Building Rome Every Day - Scaling ML Model Building Infrastructure
"I want to reset my password". "I ordered the wrong size". "These are not the droids I was looking for". Every day, a support agent fields thousands of these queries. Multiply that by the thousands of agents a company might have, and the sheer vastness of data being generated becomes hard to imagine. How can we make sense of it all? It seems a formidable task, but we have a formidable weapon in our arsenal—we have machine learning.
By combining deep learning, natural language processing and clustering techniques, we built a machine learning model that can take 100,000 tickets and efficiently cluster and summarise them into digestible topics. But that's only part of the challenge; we also had to scale it to build for 30,000 customers, in production, every day.
In this talk I'll share the story of Content Cues - Zendesk's latest Machine Learning product. It's the story of how we leveraged the power of AWS Batch to scale a model building platform. Of how we tackled challenges such as measuring how well an unsupervised model performs when it's not even clear what "well" means. Of how our team combined our pool of skills across data engineering, data science and product management to deliver a pipeline capable of building a thousand models for the price of a cup of coffee.

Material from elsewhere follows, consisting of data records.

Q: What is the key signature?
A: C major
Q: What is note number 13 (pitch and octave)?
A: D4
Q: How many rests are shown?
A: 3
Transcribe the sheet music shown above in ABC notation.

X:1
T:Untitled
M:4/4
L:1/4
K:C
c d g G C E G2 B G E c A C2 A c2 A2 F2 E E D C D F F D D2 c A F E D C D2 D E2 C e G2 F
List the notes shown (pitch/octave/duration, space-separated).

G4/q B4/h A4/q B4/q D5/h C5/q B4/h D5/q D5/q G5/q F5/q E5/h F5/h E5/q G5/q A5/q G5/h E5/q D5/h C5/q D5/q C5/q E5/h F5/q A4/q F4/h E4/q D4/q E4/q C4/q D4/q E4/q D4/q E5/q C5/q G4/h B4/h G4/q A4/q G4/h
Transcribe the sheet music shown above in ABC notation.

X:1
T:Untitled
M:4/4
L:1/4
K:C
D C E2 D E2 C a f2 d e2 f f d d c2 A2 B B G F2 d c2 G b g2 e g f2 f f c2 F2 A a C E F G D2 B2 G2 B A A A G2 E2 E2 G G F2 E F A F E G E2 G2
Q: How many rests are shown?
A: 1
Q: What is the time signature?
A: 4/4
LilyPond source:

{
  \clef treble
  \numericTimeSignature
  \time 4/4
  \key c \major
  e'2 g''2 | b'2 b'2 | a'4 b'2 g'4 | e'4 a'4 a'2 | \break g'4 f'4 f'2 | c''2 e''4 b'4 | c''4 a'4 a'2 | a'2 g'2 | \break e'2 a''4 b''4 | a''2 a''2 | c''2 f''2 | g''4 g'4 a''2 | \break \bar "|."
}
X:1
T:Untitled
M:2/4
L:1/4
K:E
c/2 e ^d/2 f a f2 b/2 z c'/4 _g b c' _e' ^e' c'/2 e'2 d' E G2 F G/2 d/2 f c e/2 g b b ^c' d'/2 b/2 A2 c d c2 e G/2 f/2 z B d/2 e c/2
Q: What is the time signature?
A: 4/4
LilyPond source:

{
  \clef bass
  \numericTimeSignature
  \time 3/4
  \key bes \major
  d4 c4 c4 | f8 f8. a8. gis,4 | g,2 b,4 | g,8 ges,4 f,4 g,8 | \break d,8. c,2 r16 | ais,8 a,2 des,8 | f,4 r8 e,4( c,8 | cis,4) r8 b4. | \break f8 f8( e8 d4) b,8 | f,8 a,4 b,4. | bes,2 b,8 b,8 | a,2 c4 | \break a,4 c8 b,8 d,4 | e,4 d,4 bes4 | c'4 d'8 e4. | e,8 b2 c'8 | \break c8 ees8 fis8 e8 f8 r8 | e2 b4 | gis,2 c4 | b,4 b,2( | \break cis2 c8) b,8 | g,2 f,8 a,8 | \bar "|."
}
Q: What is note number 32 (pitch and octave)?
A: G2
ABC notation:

Outline/Structure of the Case Study
- Introduction - what is Content Cues?
- Model building at scale
- Why we chose AWS Batch to build models
- How we harness AWS Batch to build 30,000 models every day
- Monitoring - empowering not only engineers, but also data scientists and product managers
- Keeping on top of the status of our batch jobs
- Measuring unsupervised ML model performance
- Tracking our costs with CloudHealth
- Using real-life examples from our journey to illustrate how data scientists, data engineers and product managers work together to win
Takeaways from this talk include:
- A real-world experience of using elastic cloud computing to build machine learning models
- Insight into our journey of productionising a pipeline that builds unsupervised models at scale
- Ideas and practices that worked effectively for us and lessons learned along the way
Software engineers, data scientists, product managers, any member of a data product team, or anyone else interested in taking ML products to market at scale.